Municipal natural asset management involves legal risks, but they are manageable, says report

Municipalities should consider action as environmental law is evolving, says lawyer

Municipal natural asset management involves legal risks, but they are manageable, says report

Asserting authority over and responsibility for a municipal government’s natural assets involves legal risks, yet they are manageable, according to a new legal primer from the environmental non-profit Municipal Natural Assets Initiative (MNAI).

The primer identifies the source of municipal legal authority for managing natural assets, details the legal and policy tools available to governments, describes the legal risks associated with both managing and not managing natural assets, and lays out the recent case law and other legal developments impacting this area.

The primer defines natural assets as “the stocks of natural resources or ecosystems that contribute to the provision of one or more services required for the health, well-being, and long-term sustainability of a community and its residents,” including wetlands, forests, parks, lakes, rivers, creeks, fields, and soil. A growing number of local governments are tallying their natural assets and implementing natural asset management projects, said the primer.

“Local governments, by and large, have the jurisdiction to undertake natural asset management,” says Ian Moore, an Arbutus Law Group LLP associate who advised on the primer. “Although there are legal risks, these legal risks are manageable.”

There are many reasons why a local government might want to consider natural asset management, says Roy Brooke, executive director of the MNAI. Examples include risk management, biodiversity, infrastructure service provision, and cost savings.

“It seems that every day and with every new climate disruption, there are more legal disruptions,” he says. “It's important and interesting to understand the fact that we're in a moving river here. The legal and environmental governance world is evolving, even as we speak.”

The legal issues discussed in the report are situated within a broader context of shifting environmental governance, says Moore. The law is getting more ambitious internationally, exemplified by the recent renewal of the Convention on Biological Diversity and commitments by more than 70 countries to reach net-zero CO2 emissions by 2050.

He says there is also a growth in innovative environmental law concepts, which are being pursued around the world, such as the right to a healthy environment, the rights of nature, and ecocide.

Another backdrop is an expanding recognition of the inherent self-government rights of Indigenous people, as well as the revitalization of Indigenous laws.

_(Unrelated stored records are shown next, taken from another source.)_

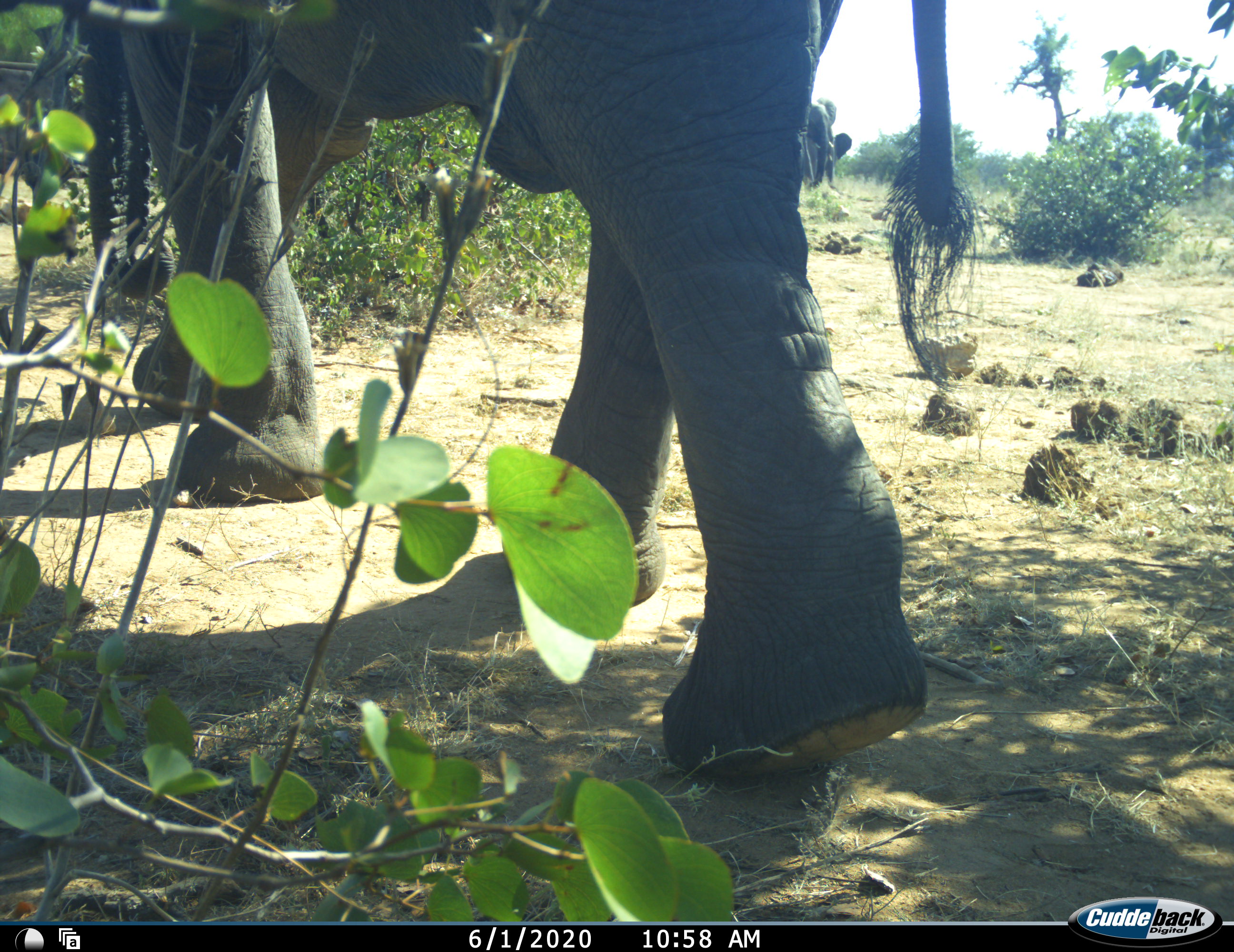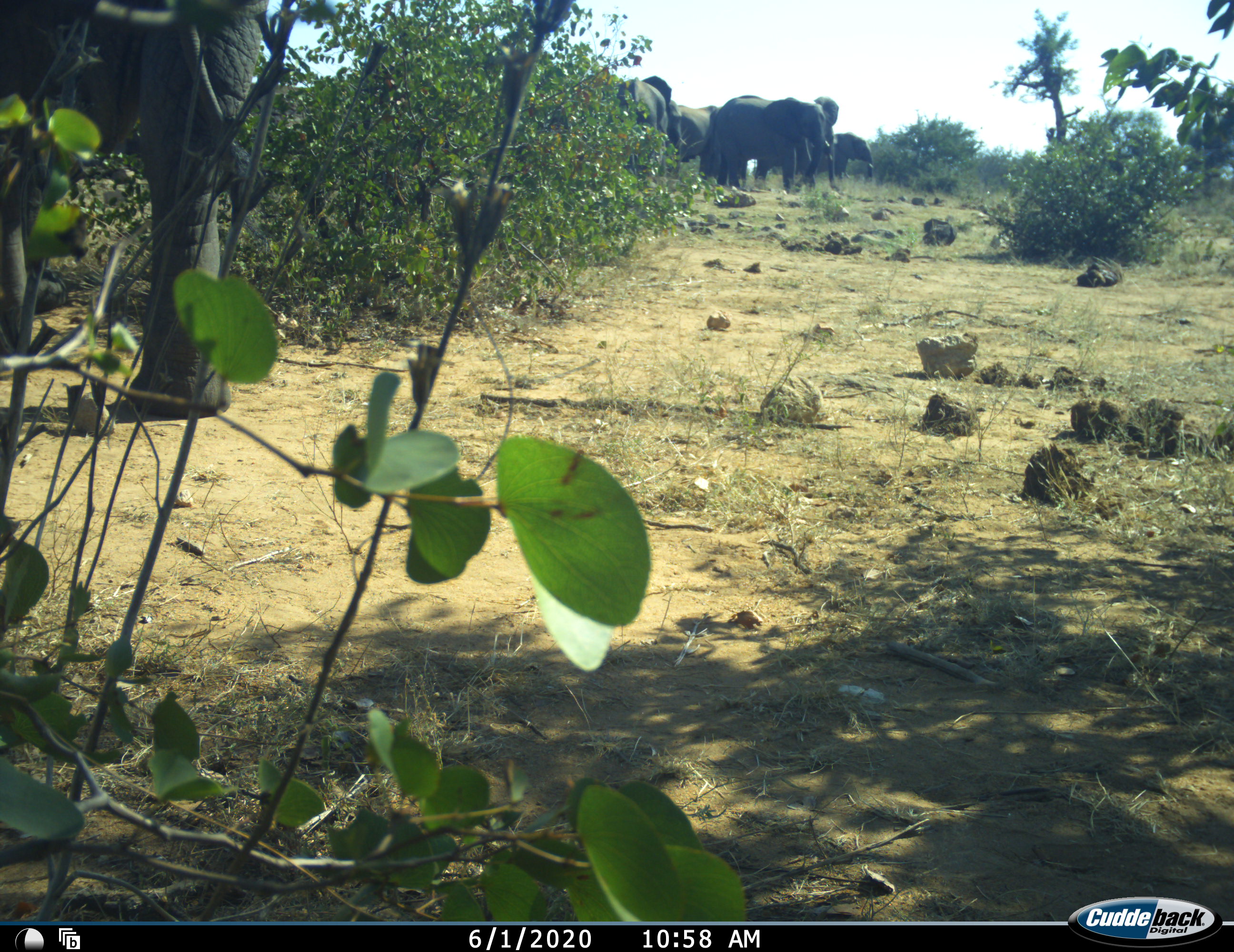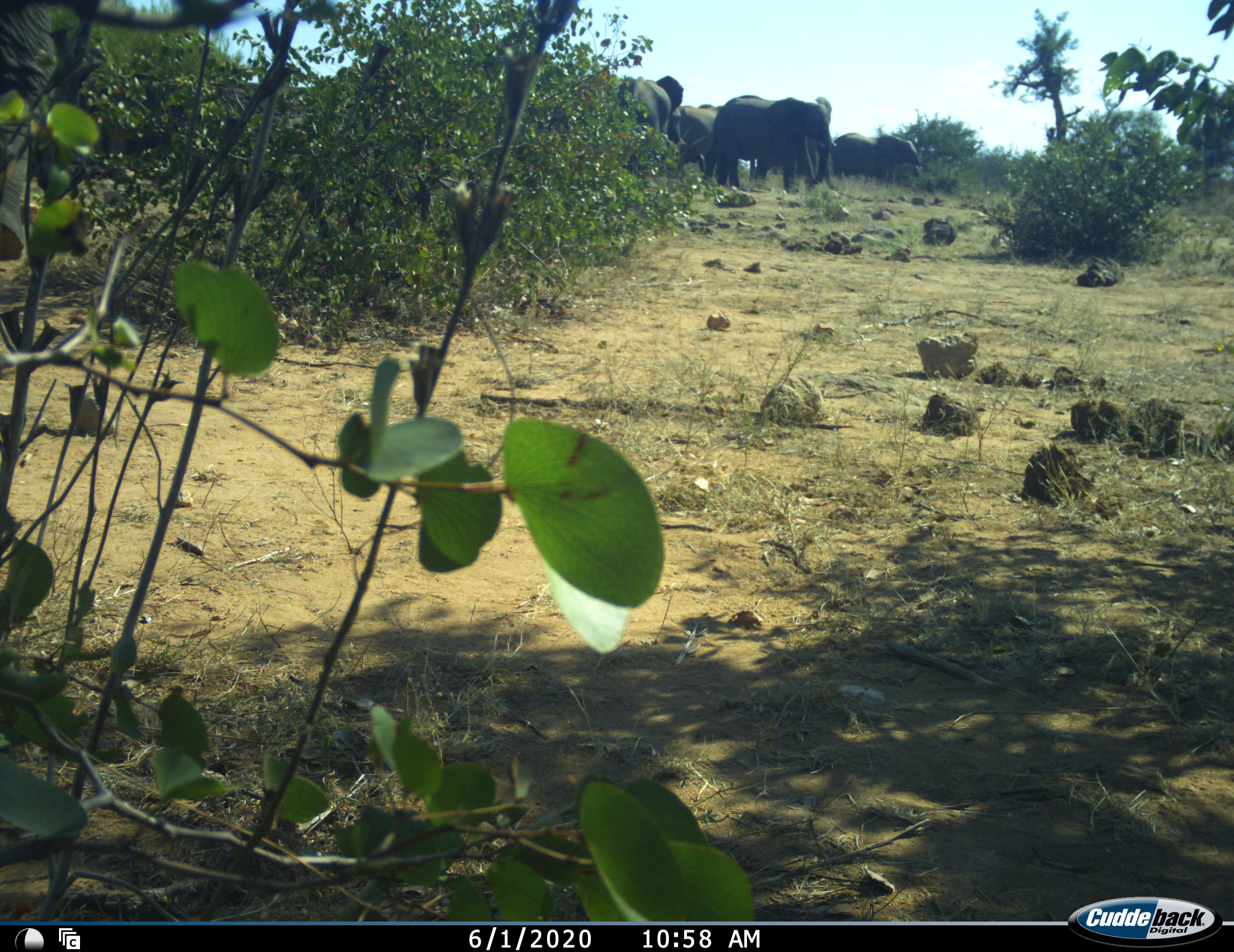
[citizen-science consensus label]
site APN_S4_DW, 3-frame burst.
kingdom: Animalia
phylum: Chordata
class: Mammalia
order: Proboscidea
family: Elephantidae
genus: Loxodonta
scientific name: Loxodonta africana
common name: african bush elephant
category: elephant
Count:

“The shifting sands of environmental governance is showing that it's going to be a good idea to start thinking – at the very least – about undertaking natural asset management,” says Moore. “Laws are changing, expectations of local governments are changing, and the environmental crises that we find ourselves in right now are also forcing local governments to act, one way or another.”

An example of this type of action is the Grindstone Creek Watershed Natural Asset Management Project. The MNAI’s report estimated the value of the watershed’s stormwater management services to be the equivalent of over $2 billion in engineered infrastructure, not counting operational costs. The report also found that the watershed provided $34 million per year in co-benefits such as recreation, erosion control, habitat biodiversity, atmospheric regulation, and climate mitigation.

According to Brooke, most local governments have many of the tools they need to undertake most aspects of natural asset management.

“We're starting to see, I would say, novel policies with respect to natural asset management,” he says. “There's a wide sweep of mechanisms that local governments are already using, and some that they're just starting to try.”